Please identify every line in the rows below that contains the string "instances" and copy each of those lines.

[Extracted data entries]
▶

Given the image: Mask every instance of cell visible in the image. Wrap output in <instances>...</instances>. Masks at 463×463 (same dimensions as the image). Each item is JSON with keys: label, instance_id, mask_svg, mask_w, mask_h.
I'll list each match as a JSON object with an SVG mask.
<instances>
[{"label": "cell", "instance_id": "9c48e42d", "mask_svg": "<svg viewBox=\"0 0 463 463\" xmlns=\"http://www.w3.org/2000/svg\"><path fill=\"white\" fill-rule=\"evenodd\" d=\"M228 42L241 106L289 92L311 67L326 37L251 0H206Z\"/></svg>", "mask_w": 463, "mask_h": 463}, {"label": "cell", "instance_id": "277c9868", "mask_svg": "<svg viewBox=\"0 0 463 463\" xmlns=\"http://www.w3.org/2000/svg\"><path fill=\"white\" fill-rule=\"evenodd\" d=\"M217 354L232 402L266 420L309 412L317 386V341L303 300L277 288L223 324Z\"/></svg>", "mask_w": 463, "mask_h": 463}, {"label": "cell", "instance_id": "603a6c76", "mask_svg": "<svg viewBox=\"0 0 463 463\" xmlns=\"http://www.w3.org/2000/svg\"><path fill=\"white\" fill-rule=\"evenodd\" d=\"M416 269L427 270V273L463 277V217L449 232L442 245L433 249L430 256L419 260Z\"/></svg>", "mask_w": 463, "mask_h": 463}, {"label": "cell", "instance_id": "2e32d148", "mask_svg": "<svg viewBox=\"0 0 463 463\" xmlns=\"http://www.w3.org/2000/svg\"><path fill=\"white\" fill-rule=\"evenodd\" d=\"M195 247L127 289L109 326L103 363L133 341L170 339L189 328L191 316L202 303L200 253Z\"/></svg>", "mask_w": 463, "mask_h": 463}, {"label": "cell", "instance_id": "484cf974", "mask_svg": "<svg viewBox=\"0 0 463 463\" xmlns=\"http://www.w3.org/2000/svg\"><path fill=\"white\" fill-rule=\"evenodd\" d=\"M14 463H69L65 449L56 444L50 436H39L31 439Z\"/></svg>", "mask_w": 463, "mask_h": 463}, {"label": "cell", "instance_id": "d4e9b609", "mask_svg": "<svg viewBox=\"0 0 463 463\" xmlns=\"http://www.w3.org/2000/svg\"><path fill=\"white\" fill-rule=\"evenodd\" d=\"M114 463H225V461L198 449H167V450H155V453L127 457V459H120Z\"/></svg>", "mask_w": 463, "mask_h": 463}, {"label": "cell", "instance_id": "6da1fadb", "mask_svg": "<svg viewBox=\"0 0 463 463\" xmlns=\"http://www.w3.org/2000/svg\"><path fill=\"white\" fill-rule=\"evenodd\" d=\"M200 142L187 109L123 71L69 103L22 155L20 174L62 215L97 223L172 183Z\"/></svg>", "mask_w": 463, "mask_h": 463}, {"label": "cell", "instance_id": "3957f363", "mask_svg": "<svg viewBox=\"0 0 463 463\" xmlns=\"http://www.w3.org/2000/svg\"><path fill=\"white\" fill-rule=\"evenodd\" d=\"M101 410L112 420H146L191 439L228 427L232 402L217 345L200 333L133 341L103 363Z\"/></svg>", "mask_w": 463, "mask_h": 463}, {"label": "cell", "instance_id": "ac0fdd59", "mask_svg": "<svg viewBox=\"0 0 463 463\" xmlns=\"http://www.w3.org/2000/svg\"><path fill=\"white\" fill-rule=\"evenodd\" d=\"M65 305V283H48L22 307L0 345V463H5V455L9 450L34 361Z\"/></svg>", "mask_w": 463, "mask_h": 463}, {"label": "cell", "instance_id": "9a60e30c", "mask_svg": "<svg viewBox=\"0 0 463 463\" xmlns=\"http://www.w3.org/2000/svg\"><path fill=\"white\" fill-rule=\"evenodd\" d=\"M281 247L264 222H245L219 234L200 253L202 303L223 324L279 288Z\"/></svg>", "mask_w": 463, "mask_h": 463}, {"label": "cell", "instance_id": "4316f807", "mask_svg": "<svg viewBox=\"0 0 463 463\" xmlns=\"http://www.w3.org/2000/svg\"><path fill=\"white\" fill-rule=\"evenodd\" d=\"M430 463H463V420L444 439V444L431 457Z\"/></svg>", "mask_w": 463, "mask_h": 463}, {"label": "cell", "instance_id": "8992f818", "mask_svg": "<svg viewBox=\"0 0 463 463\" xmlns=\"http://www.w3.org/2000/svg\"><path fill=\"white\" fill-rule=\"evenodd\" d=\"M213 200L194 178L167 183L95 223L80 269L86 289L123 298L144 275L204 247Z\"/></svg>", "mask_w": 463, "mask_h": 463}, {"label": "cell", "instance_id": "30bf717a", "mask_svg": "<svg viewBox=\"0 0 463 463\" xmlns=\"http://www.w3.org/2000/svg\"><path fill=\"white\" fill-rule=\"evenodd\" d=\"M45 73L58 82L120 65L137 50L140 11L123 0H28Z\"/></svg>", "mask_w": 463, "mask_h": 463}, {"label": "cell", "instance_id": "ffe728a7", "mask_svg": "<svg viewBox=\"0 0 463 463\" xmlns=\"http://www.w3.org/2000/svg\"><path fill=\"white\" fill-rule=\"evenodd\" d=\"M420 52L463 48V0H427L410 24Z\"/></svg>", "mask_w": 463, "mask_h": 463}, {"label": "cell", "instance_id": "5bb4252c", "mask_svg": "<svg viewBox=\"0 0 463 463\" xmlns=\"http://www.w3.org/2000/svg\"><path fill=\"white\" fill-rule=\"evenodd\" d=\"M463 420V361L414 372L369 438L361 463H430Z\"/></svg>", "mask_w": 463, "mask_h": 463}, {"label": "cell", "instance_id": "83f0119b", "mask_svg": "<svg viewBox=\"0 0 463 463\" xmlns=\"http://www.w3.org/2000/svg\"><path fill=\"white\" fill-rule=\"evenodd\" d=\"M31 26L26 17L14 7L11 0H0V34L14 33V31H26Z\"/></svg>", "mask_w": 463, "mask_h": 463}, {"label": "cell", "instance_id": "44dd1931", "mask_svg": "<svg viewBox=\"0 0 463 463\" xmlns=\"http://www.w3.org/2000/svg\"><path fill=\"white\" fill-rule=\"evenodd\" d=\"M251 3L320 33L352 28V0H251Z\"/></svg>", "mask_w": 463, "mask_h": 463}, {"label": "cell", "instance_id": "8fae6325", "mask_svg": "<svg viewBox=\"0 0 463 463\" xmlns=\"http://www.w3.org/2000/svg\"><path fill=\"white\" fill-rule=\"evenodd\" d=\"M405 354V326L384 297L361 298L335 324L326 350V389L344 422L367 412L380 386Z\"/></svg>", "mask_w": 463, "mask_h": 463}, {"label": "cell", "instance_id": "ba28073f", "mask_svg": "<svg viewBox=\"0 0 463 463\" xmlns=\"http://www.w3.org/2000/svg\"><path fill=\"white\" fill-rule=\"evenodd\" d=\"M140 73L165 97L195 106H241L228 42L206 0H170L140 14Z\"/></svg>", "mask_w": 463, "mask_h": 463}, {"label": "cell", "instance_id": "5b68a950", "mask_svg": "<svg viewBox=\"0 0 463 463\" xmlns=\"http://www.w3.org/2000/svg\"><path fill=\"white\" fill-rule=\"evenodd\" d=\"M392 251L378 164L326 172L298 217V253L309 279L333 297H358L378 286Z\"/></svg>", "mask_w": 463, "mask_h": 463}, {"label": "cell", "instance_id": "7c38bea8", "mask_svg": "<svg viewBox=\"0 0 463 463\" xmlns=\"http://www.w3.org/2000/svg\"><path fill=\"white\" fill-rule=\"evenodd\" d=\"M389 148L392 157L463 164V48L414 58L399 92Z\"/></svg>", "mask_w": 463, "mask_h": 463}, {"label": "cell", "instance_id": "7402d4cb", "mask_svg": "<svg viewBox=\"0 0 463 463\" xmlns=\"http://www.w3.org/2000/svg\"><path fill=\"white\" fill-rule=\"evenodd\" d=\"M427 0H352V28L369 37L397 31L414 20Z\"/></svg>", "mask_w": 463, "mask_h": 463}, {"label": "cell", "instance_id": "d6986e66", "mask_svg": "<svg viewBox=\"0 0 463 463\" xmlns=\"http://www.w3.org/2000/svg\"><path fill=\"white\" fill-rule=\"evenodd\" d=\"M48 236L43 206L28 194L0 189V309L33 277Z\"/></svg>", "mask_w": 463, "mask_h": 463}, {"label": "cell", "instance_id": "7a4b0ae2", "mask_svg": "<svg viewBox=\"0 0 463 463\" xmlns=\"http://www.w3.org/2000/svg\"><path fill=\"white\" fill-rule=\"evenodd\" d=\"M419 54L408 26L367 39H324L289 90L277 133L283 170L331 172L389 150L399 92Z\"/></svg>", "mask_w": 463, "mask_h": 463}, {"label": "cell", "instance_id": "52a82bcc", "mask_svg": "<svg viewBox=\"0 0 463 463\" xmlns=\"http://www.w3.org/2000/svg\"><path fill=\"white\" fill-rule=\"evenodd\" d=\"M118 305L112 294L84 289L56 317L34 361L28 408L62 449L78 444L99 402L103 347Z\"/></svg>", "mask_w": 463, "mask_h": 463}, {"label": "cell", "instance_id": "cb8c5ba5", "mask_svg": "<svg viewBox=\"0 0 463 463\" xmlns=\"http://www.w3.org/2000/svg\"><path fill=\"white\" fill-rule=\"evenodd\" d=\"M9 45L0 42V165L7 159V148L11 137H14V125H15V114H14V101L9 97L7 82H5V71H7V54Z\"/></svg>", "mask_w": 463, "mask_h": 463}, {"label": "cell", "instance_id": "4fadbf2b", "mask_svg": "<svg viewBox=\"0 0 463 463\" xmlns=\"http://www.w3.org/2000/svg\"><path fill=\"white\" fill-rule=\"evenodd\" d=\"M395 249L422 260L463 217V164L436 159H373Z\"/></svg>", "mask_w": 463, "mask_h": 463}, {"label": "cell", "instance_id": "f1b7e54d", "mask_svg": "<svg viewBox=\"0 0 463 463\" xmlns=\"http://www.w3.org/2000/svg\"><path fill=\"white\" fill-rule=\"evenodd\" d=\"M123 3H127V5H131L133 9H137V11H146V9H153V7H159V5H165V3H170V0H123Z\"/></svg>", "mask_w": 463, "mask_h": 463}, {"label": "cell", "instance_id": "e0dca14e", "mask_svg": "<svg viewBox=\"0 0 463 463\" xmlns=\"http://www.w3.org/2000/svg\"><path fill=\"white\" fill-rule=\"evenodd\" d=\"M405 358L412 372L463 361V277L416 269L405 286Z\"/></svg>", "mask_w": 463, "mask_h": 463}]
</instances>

◀

## Task result:
Given the image: Mask every instance of cell visible in the image. Wrap output in <instances>...</instances>. Masks at 463×463 (same dimensions as the image). Each item is JSON with keys: label, instance_id, mask_svg, mask_w, mask_h.
<instances>
</instances>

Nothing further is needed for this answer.